Not-such-a bonus: Foreign workers, Coyne documents, often act with impunity, if not formal immunity, from local laws. From UN workers fueling the child sex trade in Africa, to State Department-hired Blackwater mercenaries gunning down innocent Iraqi civilians in Nisour Square, bloody harm is often done under the guise of good.

The End?

Coyne tries hard to come up with some sort of solution to all this. Though he bypasses the question of whether countries like the U.S. should make reconstruction and large-scale aid national policy, he accepts that they will. What to do? Coyne posits that the only chance for success is economic freedom. Encouraging discovery via entrepreneurship and access to the free market while rolling back the state in humanitarian interventions will allow the space for genuine economic and societal progress. Coyne concludes this process is messy and will often appear misguided to outsiders, but that it is the only way to achieve society-wide development.
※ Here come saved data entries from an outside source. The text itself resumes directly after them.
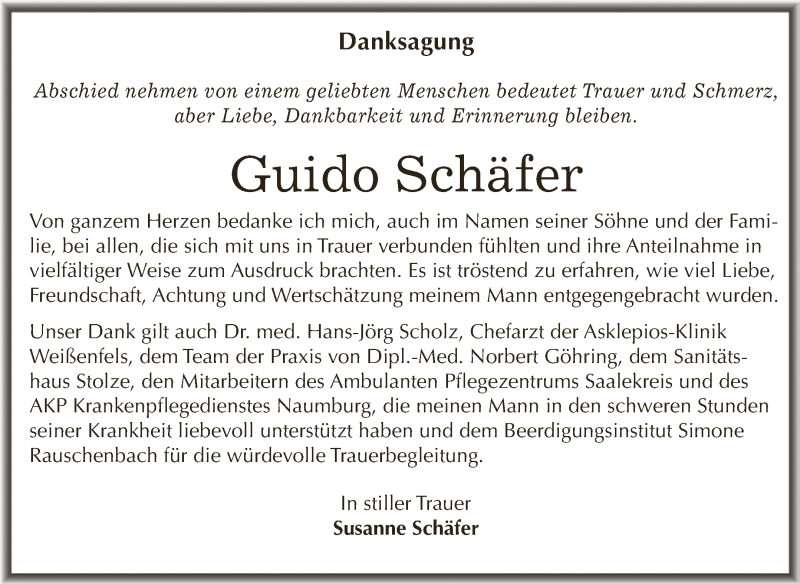 Danksagung

Abschied nehmen von einem geliebten Menschen bedeutet Trauer und Schmerz, aber Liebe, Dankbarkeit und Erinnerung bleiben.

Guido Schäfer

Von ganzem Herzen bedanke ich mich, auch im Namen seiner Söhne und der Familie, bei allen, die sich mit uns in Trauer verbunden fühlten und ihre Anteilnahme in vielfältiger Weise zum Ausdruck brachten. Es ist tröstend zu erfahren, wie viel Liebe, Freundschaft, Achtung und Wertschätzung meinem Mann entgegengebracht wurden.

Unser Dank gilt auch Dr. med. Hans-Jörg Scholz, Chefarzt der Asklepios-Klinik Weißenfels, dem Team der Praxis von Dipl.-Med. Norbert Göhring, dem Sanitätshaus Stolze, den Mitarbeitern des Ambulanten Pflegezentrums Saalekreis und des AKP Krankenpflegedienstes Naumburg, die meinen Mann in den schweren Stunden seiner Krankheit liebevoll unterstützt haben und dem Beerdigungsinstitut Simone Rauschenbach für die würdevolle Trauerbegleitung.

In stiller Trauer
Susanne Schäfer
And good luck to those who try and press such change on the U.S. efforts. In the end, Coyne's book is extremely valuable as a way of understanding why current efforts have failed, and why future ones likely will fail, rather than as a prescription for fixing things. That's a bit of an unfair criticism; changing U.S. policy on such a fundamental level is no simple task and Coyne, to his credit, gives it a try. I may have meant well personally, but failed in my own efforts at reconstruction and then writing about it to do much more than lay out the details. Coyne deserves much credit for formalizing what many of us experienced, and for at least laying out the theoretical construct of a more successful approach.